Hayal meyal hatırlıyorum Bardakçı’nın bu sözlerini, ‘Şarkta demokrasi olmaz’ demişti. ‘Çünkü bu gen yapımızla alakalıdır ve Türk milletinin genlerinde bu yoktur.’ Haklı bir önerme olmamasını Yüce Allah’tan istedikten sonra bu meselenin acı bir gerçek olduğu rahatlıkla fark edilebilir. Herhalde mesele gen yapımızla alakalı değildir ama gelenek… Gelenekle yakından bağlıdır ve gerçekten toplumlar geleneklerinin üzerine inşa ettikleri yeni davranış setleriyle yaşamlarını sürdürürler. Ne geleneklerinden kopabilirler ne de yeni yaşam tarzını tam manasıyla kabullenebilirler. Buradan çıkmanın tek yolu, ilerlemenin kanununu süreklilik arz edecek şekilde uygulamak ve geçmişin bağlarını geriye dönme imkânı vermeden kesmektir.
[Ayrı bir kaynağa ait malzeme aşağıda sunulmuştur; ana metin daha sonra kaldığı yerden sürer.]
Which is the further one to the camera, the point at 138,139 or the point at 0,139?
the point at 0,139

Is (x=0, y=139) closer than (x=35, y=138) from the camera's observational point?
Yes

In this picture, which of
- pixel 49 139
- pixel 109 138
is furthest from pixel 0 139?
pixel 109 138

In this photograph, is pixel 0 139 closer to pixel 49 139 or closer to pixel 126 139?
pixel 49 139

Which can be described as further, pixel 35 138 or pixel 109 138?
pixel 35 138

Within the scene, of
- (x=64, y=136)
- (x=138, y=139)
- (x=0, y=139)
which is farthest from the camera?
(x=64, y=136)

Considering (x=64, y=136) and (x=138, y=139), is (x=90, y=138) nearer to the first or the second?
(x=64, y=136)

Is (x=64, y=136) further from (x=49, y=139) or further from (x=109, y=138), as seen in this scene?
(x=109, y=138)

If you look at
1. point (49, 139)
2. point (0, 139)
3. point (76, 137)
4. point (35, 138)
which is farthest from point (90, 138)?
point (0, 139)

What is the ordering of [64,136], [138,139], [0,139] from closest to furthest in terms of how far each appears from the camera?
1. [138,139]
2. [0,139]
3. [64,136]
Devrimler, bu sebeple kanlıdır. Kanlı değilse bile serttir ve sert olmak mecburiyetindedir. Ve bizde bu olmuştur. Tarihin ilk çağlarından itibaren her daim farklı boyların birleşmesiyle inşa edilen Türk devletleri, merkezi otoriteyle beylerin bir arada karar aldığı organlara sahipken Osmanlı hanedanı 150 yıllık bir sürede kendisi dışındaki tüm öne çıkan ailelerin gücünü ellerinden alarak merkezi bir otorite inşa etmiştir. Selçuklu hatta Anadolu Selçuklu’ya dek uzanan güçlü yerel beyler Osmanlıların emri altında erimiş, Fatih Sultan Mehmet’in 1453’te sadrazamlığı elinden aldığı Çandarlı ailesinin ardından yeni ve liyakatli bir soyun ortaya çıkması için tam 303 yıl beklenmiştir. Köprülülerin -Demokrat Parti’nin kurucusu Fuat Köprülü de bu ailenin bir üyesidir- sadrazamlık ve görev süreleri ise toplam 49 yıldır.
Kısaca, Osmanlı hanedanı kendinden başka güçlü Türk ailelerin yeşermesine izin vermemiştir. Ancak, tek bir hanenin tüm ülkeyi yönetmesi hem de orta çağ ve yakın çağ için kabul etmesi güç bir konuydu. Haberleşme ve ulaşımın hızı gereği, neredeyse her vilayet kendi içinde özerkti. Dünya, bu özerkliği bölgesel beylerin emrine verirken Osmanlı sultanları devşirme veya küçük yaşlarda toplanan istidatlı, sarayda yetişen valilere emanet etmişti. Böylece, ilerleyen dönemde kendi hanedanını kurmak isteyen Kavalalılar gibi birkaç soy dışında sadık ama köksüz valiler yoluyla memleket idare edilmişti
Gelenek böylece kırılmış hem güçlü sultanlara hem de o sultanların ordularını kumanda eden güçlü ailelere sahip Türk milleti, tek adamlara mecbur kalmıştır.
*
Osmanlı sultanlarının kullandığı bu valilik sistemi, dünyada eşi benzeri görülmedik bir örnek değildi. Yurtiçi meselelerin sulh ve anlaşma yoluyla çözülemediği ülkelerde her kral ülkeyi ‘ daha sonra güçlenemeyecek’ isimlerle beraber yönetmeye çalışırdı.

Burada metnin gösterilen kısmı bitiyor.